Residents and business owners in the neighborhood known as “College Hill” around the Malcom Price Lab School near the U.N.I. campus in Cedar Falls are watching and waiting to see what happens after the school is closed. The Board of Regents approved U.N.I. President Ben Allen’s recommendation to close the teacher-training school on June 30th to save money.
Christopher Martin is president of the College Hill Partnership, a non-profit group that promotes the area. “There’s still a lawsuit that’s pending so I’m not exactly sure what that will mean in a practical sense,” Miller says. “What we do know about the hill is that there’s a major institution on the hill — Price Lab School — that won’t be there any more. There’s over 300 hundred students that aren’t gonna be there and dozens and dozens of employees. So,for any neighborhood to lose a major institution like that, we kind of take a hit.”
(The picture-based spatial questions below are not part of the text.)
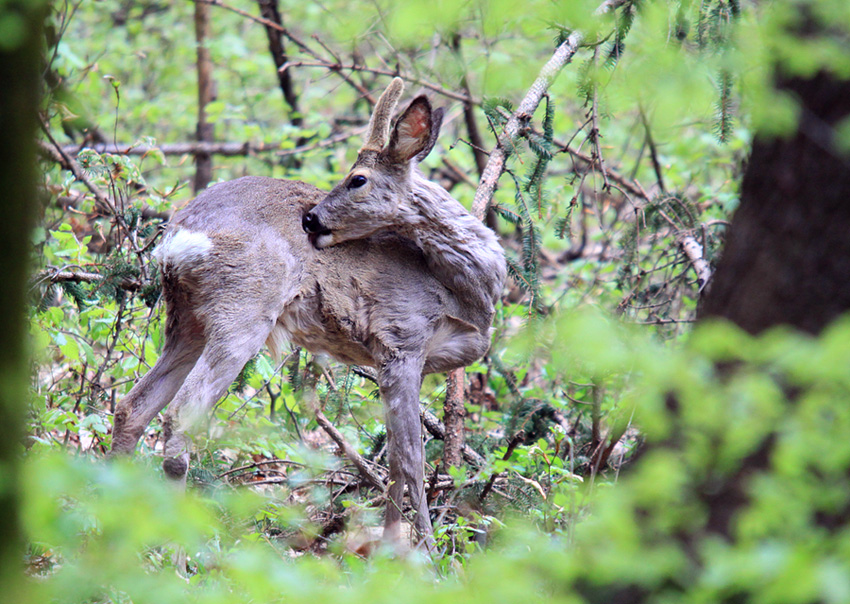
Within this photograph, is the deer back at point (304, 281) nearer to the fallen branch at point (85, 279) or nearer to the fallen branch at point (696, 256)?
the fallen branch at point (85, 279)

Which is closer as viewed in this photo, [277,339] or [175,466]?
[175,466]

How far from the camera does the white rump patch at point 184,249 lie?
14.8 feet

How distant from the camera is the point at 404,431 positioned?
4840mm

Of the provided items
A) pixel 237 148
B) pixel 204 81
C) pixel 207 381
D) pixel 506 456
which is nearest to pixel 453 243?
pixel 506 456

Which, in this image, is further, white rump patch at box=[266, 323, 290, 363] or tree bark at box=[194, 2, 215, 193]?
tree bark at box=[194, 2, 215, 193]

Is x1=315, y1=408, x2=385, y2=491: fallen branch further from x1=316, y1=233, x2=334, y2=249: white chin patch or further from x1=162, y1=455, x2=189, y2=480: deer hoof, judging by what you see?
x1=316, y1=233, x2=334, y2=249: white chin patch

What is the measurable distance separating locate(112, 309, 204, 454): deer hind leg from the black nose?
0.93 m

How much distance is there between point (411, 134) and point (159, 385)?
2.31 m

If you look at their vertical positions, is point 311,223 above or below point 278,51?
below

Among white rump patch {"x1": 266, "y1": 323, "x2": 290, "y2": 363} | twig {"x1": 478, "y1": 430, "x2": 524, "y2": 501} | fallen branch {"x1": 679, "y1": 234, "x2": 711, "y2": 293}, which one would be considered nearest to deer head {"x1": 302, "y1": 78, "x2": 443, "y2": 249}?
white rump patch {"x1": 266, "y1": 323, "x2": 290, "y2": 363}

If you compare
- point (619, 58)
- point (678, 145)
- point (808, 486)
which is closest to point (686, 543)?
point (808, 486)

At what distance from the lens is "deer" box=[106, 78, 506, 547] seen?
14.9ft

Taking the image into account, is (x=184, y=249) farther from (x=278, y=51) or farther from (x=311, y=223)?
(x=278, y=51)

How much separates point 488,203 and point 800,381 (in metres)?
3.86
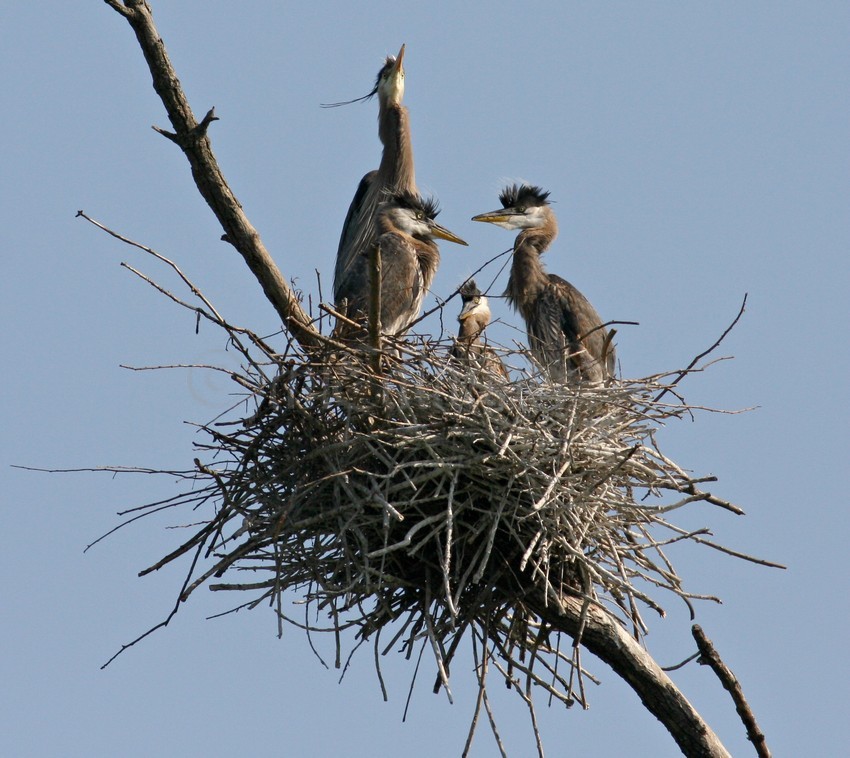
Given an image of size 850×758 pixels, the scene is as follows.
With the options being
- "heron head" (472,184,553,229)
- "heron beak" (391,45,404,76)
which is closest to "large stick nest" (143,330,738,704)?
"heron head" (472,184,553,229)

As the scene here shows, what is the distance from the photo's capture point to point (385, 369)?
4.05m

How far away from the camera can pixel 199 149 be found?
397 centimetres

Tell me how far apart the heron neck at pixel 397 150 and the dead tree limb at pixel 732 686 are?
4053 mm

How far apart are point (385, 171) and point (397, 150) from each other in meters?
0.16

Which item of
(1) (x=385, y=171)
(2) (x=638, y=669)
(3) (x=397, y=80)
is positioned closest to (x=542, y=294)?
(1) (x=385, y=171)

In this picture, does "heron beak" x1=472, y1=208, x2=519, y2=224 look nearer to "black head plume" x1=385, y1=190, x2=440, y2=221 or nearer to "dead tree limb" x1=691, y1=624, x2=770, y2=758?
"black head plume" x1=385, y1=190, x2=440, y2=221

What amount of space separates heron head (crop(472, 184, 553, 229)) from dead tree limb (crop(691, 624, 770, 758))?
349 centimetres

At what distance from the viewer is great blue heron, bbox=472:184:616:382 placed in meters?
5.74

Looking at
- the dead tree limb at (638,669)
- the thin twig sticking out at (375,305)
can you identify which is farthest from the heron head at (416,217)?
Answer: the dead tree limb at (638,669)

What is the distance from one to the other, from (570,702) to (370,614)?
65 centimetres

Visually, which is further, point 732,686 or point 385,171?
point 385,171

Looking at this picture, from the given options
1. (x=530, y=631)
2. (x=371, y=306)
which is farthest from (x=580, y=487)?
(x=371, y=306)

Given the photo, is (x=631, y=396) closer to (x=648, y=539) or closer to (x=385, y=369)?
(x=648, y=539)

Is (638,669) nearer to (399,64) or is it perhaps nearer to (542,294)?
(542,294)
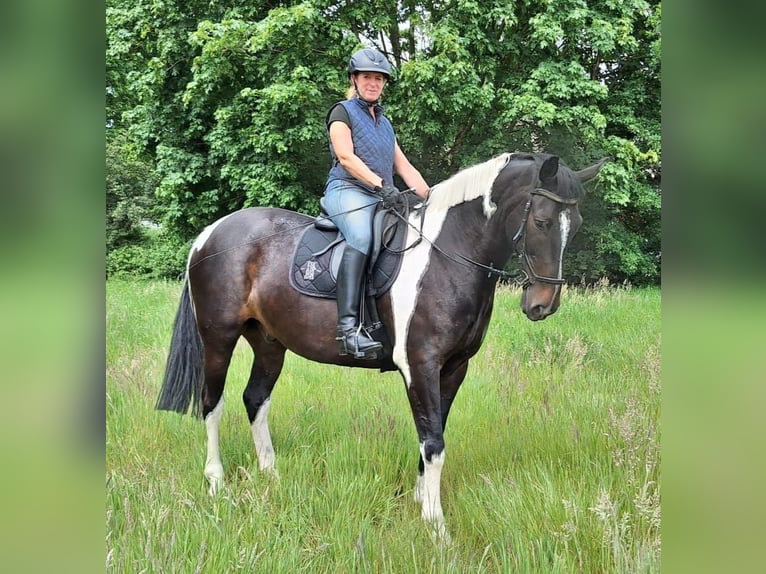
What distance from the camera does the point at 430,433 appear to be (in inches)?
111

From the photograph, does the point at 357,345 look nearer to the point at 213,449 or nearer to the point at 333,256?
the point at 333,256

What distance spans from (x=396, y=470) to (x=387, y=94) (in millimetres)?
6510

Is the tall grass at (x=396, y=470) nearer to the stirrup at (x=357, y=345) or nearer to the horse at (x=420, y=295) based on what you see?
the horse at (x=420, y=295)

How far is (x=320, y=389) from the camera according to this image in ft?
15.4

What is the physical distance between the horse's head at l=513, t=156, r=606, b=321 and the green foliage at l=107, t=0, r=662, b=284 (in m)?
5.47

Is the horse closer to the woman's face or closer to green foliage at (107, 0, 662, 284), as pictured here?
the woman's face

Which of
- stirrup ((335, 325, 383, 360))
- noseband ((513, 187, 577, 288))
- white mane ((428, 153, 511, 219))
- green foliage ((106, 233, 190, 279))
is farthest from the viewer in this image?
green foliage ((106, 233, 190, 279))

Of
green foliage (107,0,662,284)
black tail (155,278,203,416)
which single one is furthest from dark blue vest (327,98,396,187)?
green foliage (107,0,662,284)

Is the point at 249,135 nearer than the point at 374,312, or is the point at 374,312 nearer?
the point at 374,312

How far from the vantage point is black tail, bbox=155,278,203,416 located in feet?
12.2

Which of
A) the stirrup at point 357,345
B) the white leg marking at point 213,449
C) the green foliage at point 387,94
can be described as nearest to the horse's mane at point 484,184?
the stirrup at point 357,345
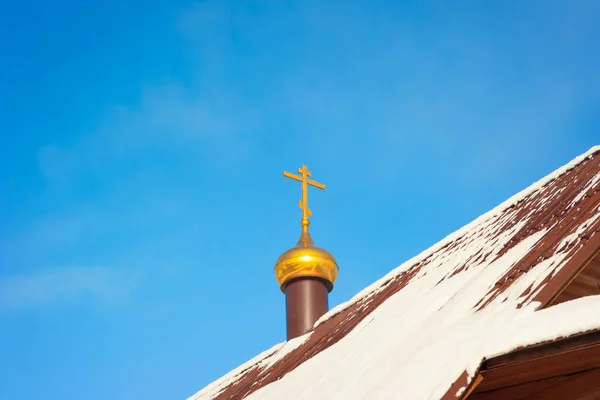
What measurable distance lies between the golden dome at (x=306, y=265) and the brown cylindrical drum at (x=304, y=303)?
0.09 m

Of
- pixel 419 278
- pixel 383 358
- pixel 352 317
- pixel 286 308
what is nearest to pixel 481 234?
pixel 419 278

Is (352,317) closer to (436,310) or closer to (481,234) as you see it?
(481,234)

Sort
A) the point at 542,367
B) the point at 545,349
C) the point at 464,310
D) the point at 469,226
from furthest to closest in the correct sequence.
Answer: the point at 469,226, the point at 464,310, the point at 542,367, the point at 545,349

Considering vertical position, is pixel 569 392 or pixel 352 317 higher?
pixel 352 317

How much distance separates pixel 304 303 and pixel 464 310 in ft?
27.4

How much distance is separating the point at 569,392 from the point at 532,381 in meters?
0.19

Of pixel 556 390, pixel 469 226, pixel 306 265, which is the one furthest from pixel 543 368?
pixel 306 265

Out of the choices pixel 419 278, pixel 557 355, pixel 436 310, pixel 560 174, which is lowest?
pixel 557 355

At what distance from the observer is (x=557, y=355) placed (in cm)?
450

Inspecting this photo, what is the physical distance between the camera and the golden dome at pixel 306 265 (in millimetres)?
14359

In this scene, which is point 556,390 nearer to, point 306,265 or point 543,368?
point 543,368

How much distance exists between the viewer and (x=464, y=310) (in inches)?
221

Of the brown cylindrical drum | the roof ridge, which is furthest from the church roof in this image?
the brown cylindrical drum

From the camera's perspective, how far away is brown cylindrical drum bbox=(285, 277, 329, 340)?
13.2 metres
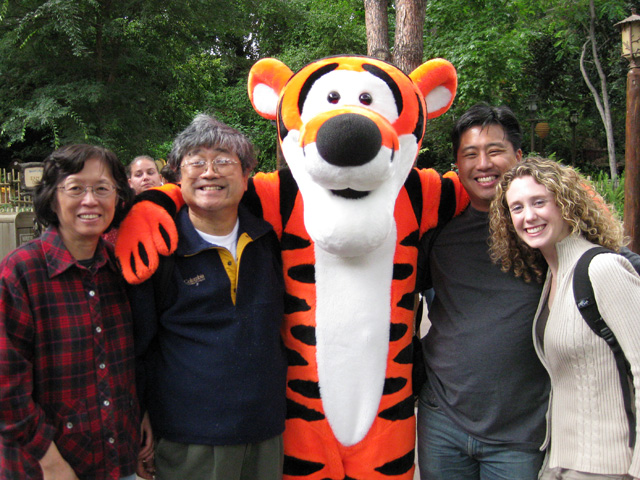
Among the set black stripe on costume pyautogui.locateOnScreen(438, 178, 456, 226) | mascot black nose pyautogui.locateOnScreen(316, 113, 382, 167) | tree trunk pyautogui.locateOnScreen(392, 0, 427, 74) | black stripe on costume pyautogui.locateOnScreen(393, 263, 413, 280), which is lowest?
black stripe on costume pyautogui.locateOnScreen(393, 263, 413, 280)

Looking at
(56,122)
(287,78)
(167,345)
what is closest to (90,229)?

The last day of school was Tuesday. For businesses, the university is still operating and bringing people to the area, but Martin says the school was a draw as people looked for a place to live in the area.
“It does make a difference in terms of the neighborhood, in terms of the people who live in the neighborhood. I mean, there was a school where kids could walk or ride their bikes to and that won’t exist any more,” Martin says. Martin says they will be watching to see what happens with the facility once the closure is complete.
“Going forward the partnership will I imagine at some point be in discussion with the university, in fact we have university representatives in our organization. We haven’t heard anything yet from the university what will happen,” according to Martin. “I know at this point they are looking to tag property inside the school and eventually liquidate that. As far as alternate consequences for the building, we don’t know yet.”
Martin and the other parents are making plans for their kids for the next school year. “At this point most of the parents have registered their kids with other schools. A number of parents, including myself, will have our kids go to the local Cedar Falls schools that we will be a part of,” Martin says. “A number of parents have actually decided to take their kids north of Cedar Falls to Janesville, because they like the size of that school.”
Martin says there was a big gathering of everyone with a lot of mixed emotions on the last day of school. “There was you know, both happiness to see everyone, but also a lot of sadness. It felt like the end of an era for a lot of people,” Martin says.
The Iowa Senate approved a measure that would have provided three-million dollars to keep the K-12 school open one more year, but that provision was taken out by the House and never made it back in the legislature’s final appropriations bill.